An unusual yellow-ground famille-rose vase, Shendetang hall mark, Qing dynasty, Daoguang period (1821-1850)
Lot 3637. An unusual yellow-ground famille-rose vase, Shendetang hall mark, Qing dynasty, Daoguang period (1821-1850); 31 cm. Estimate: 1,000,000 - 1,500,000 HKD. Lot sold: 2,142,000 HKD. Courtesy Sotheby's.
the finely potted globular body rising to a slender cylindrical neck with a gilded mouthrim, decorated around the exterior with scattered sprays of pink prunus blossoms and green bamboo, all reserved on a bright lemon-yellow ground, the interior and the base covered in a turquoise glaze, the recessed base inscribed in iron-red with a four-character hall mark Shendetang zhi ('Made for the Hall of Prudent Virtue').
Note: This design of loosely distributed sprigs of prunus and bamboo on an intense yellow ground is highly unusual, although the Daoguang period is known for this style of neat, unfussy designs on an intensely coloured ground. Similar decoration appears on an incense burner with puce-coloured ground inscribed with a Daoguang seal mark, illustrated in Geng Baochang, Ming Qing ciqi jianding [Appraisal of Ming and Qing porcelain], Hong Kong, 1993, p. 303, fig. 512.
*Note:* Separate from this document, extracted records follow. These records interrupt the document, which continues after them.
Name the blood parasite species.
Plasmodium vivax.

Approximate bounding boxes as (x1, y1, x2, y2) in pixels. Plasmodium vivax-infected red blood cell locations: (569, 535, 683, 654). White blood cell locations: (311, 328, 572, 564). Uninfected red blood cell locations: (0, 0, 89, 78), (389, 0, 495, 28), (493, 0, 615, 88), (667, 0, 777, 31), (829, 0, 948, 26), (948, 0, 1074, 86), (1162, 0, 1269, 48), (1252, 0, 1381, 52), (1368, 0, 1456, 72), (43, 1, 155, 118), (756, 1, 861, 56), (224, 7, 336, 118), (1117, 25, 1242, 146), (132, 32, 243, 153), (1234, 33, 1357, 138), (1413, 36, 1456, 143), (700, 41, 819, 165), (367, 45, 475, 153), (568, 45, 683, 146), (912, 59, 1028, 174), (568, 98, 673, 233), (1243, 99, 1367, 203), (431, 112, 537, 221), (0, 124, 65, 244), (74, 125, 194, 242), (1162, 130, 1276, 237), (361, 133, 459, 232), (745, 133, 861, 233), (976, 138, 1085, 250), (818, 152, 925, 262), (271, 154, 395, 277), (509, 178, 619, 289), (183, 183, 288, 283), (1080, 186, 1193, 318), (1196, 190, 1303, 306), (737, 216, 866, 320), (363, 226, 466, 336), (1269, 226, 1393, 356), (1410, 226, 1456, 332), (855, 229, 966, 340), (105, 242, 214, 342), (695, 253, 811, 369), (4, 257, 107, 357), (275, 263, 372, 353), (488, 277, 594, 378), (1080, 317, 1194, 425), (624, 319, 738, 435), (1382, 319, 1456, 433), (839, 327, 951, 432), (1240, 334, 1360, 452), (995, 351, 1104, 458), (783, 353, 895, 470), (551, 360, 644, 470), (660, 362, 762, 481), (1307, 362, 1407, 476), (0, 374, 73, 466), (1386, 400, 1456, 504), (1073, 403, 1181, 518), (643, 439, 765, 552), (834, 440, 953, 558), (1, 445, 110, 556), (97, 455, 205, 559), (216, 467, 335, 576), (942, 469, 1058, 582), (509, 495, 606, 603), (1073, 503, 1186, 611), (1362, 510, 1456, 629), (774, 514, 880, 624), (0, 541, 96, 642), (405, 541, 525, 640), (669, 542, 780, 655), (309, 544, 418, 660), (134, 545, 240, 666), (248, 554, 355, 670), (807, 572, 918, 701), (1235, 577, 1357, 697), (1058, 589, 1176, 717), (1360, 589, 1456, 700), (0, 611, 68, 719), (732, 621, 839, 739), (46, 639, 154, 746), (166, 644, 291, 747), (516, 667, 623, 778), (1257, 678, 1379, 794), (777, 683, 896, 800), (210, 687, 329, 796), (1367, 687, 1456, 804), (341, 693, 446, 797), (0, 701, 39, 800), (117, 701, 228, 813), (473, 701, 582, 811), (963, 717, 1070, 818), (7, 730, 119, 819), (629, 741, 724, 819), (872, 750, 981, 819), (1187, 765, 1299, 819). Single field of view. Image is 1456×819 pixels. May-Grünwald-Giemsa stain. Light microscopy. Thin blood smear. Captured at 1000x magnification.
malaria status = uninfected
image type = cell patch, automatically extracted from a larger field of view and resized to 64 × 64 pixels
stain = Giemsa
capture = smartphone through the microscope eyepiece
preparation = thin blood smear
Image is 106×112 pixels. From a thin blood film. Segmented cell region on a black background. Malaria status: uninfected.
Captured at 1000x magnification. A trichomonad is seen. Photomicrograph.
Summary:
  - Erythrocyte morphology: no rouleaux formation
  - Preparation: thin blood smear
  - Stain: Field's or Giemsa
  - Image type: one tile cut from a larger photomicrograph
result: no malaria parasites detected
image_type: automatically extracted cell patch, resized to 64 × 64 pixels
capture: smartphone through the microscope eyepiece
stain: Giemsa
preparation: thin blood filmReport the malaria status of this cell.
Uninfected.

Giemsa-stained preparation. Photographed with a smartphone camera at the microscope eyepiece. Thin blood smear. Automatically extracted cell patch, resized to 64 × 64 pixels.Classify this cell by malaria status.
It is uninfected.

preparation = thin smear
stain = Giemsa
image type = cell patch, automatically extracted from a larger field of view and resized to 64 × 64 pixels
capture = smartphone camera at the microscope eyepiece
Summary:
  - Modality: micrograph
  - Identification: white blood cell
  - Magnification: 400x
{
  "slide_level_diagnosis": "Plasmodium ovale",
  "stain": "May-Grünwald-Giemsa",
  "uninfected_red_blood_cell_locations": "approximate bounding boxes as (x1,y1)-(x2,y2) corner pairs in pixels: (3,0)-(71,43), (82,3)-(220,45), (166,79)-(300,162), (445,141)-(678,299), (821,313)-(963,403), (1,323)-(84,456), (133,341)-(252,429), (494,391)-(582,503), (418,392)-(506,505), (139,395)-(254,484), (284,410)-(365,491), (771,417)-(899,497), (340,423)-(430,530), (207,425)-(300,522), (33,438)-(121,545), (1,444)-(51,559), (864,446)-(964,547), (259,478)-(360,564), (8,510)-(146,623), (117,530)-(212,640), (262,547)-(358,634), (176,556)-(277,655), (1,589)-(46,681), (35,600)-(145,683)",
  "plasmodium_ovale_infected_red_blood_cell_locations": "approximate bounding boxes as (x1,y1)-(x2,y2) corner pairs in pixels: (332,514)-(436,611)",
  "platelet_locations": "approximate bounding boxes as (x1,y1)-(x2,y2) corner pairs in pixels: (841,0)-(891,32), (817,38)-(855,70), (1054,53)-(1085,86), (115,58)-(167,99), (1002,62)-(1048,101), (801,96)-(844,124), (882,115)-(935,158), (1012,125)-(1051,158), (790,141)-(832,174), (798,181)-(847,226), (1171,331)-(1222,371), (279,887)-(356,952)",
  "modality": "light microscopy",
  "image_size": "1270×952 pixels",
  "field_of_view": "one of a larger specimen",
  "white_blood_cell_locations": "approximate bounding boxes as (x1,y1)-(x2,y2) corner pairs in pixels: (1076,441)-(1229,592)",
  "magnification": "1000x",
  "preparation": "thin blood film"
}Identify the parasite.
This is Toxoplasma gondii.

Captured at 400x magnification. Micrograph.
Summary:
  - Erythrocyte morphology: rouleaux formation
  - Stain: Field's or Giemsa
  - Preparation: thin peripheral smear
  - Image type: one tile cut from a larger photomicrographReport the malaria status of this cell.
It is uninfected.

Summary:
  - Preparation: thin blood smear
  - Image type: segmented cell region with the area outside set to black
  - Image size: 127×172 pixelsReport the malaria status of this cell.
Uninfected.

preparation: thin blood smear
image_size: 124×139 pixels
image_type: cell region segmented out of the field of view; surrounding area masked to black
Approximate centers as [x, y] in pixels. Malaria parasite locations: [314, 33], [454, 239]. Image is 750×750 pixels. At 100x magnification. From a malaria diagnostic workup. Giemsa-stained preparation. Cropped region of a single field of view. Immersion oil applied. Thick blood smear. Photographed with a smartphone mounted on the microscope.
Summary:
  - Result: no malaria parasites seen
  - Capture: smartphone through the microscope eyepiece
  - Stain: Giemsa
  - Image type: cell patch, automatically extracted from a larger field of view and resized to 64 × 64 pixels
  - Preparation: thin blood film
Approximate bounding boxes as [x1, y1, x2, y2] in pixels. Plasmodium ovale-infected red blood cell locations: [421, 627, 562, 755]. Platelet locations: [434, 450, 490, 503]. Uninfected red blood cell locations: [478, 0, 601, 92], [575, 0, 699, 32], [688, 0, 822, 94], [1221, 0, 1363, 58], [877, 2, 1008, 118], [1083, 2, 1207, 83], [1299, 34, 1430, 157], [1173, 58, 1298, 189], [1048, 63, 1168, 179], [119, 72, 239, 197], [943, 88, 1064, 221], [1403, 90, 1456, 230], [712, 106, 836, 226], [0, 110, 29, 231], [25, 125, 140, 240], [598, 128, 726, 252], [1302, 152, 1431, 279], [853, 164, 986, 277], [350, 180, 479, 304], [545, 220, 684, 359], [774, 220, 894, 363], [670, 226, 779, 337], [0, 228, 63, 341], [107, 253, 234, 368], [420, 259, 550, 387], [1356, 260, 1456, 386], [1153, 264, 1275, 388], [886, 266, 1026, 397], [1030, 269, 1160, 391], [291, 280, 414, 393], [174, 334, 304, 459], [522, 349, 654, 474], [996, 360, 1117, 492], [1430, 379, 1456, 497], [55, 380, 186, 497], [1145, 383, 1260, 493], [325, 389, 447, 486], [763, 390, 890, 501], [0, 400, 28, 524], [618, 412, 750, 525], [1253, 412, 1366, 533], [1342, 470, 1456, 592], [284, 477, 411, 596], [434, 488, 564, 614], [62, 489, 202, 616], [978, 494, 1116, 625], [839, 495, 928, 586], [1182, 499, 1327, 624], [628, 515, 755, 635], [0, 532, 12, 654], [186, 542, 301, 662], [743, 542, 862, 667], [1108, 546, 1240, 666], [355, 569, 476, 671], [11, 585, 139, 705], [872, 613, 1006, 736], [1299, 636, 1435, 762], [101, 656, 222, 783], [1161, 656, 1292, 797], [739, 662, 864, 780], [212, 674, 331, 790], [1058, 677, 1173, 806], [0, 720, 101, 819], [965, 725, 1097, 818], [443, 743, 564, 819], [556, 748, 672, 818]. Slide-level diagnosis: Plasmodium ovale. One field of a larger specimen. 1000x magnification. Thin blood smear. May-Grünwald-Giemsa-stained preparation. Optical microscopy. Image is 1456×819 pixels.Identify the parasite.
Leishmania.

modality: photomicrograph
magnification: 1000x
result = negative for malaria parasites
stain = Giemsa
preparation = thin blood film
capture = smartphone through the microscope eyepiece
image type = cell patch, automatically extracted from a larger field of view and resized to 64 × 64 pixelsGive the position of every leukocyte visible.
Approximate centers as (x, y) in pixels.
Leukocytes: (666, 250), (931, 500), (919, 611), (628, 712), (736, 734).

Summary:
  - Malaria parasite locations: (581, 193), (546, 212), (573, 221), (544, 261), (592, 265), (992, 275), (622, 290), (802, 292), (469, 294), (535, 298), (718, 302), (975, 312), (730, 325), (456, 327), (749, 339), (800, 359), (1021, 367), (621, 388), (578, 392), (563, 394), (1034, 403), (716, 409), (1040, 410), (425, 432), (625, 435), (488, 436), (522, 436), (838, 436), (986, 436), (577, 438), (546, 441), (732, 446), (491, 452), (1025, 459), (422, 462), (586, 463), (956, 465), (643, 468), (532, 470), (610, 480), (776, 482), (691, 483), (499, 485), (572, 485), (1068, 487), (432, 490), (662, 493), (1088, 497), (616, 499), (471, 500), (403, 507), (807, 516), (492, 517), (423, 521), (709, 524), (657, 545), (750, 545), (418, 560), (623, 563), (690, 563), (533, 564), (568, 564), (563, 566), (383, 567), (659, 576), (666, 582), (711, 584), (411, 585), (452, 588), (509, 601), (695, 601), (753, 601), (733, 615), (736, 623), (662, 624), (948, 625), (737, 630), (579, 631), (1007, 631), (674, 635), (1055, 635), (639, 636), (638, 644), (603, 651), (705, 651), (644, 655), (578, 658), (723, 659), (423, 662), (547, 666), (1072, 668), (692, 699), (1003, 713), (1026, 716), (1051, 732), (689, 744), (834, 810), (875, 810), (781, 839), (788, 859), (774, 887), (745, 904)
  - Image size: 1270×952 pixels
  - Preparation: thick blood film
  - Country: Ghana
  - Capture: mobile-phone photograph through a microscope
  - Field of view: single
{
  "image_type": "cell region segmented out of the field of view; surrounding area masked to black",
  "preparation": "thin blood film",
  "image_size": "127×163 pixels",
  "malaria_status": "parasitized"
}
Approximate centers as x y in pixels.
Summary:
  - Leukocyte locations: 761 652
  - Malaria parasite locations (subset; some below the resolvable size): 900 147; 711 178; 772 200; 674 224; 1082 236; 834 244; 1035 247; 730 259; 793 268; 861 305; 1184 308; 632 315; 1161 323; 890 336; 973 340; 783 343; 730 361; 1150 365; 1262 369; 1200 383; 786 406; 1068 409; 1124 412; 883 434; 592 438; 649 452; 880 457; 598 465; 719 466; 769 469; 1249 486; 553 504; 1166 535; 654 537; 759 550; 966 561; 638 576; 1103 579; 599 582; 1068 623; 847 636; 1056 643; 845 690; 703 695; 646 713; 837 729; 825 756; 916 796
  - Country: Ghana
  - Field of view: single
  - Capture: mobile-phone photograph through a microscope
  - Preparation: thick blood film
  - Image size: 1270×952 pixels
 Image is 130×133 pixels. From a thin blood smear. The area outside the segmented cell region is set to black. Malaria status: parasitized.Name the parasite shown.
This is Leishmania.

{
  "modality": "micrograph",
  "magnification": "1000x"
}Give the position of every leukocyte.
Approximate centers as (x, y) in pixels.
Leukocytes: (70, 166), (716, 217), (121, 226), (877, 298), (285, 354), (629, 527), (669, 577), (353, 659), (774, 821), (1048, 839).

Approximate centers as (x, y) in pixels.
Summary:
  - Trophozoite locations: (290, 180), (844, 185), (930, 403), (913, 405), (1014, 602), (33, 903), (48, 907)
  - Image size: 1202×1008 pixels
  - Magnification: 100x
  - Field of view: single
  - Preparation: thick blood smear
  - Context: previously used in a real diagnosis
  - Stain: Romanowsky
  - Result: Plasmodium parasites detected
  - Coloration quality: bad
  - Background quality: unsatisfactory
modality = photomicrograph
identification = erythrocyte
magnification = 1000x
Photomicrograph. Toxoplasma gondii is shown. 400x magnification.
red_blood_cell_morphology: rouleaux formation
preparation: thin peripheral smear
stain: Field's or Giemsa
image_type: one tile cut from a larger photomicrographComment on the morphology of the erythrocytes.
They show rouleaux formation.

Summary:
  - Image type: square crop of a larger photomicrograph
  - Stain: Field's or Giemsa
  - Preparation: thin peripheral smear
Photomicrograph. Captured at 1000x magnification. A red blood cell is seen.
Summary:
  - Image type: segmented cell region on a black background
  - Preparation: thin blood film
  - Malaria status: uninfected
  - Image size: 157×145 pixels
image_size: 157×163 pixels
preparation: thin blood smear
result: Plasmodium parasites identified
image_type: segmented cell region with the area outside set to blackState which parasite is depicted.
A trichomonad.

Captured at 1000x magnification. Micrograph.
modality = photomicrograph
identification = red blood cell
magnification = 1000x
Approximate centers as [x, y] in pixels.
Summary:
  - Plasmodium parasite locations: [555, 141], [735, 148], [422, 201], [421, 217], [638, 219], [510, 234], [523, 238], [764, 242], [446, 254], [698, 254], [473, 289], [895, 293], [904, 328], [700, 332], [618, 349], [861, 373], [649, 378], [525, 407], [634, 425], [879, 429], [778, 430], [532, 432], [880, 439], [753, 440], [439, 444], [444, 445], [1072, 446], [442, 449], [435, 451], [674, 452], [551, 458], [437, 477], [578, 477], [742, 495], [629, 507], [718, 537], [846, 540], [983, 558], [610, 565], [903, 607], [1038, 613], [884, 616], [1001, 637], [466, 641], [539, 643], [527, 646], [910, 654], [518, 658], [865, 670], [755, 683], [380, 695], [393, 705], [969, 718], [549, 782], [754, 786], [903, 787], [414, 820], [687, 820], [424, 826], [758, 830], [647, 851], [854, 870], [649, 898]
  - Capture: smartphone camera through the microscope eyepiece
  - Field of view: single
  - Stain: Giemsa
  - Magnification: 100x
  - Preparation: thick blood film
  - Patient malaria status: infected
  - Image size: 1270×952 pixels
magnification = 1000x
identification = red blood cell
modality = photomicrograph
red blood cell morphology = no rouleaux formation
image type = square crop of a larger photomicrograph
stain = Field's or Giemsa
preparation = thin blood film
The present design was probably inspired by Yongzheng falangcai designs of prunus branches on a yellow ground, as can be seen on the outside of a bowl in the Palace Museum, Beijing, illustrated in Kangxi, Yongzheng, Qianlong. Qing Porcelain from the Palace Museum Collection, Beijing, 1989, p. 232, pl. 61; and on the outside of a dish in the National Palace Museum, Taiwan, included in the Museum's Special Exhibition of Ch'ing Dynasty Enamelled Porcelains of the Imperial Ateliers, Taipei, 1992, cat. no. 87.
Shendetang (Hall of Prudent Virtue) was the residence of the Daoguang Emperor in the Yuanmingyuan summer palace in the outskirts of Beijing, where it was located at the western side of the Jiuzhou Qingyan (Palace of Peace in the Nine Regions). Shendetang was completed in 1831, thus making Daoguang pieces with this mark attributable to the two decades between 1831 and 1850; see Ming Wilson, Rare Marks on Chinese Ceramics, London, 1998, cat. no. 8, where a yellow-glazed bowl with cranes bearing this mark is illustrated, from the collection of the Victoria and Albert Museum, London.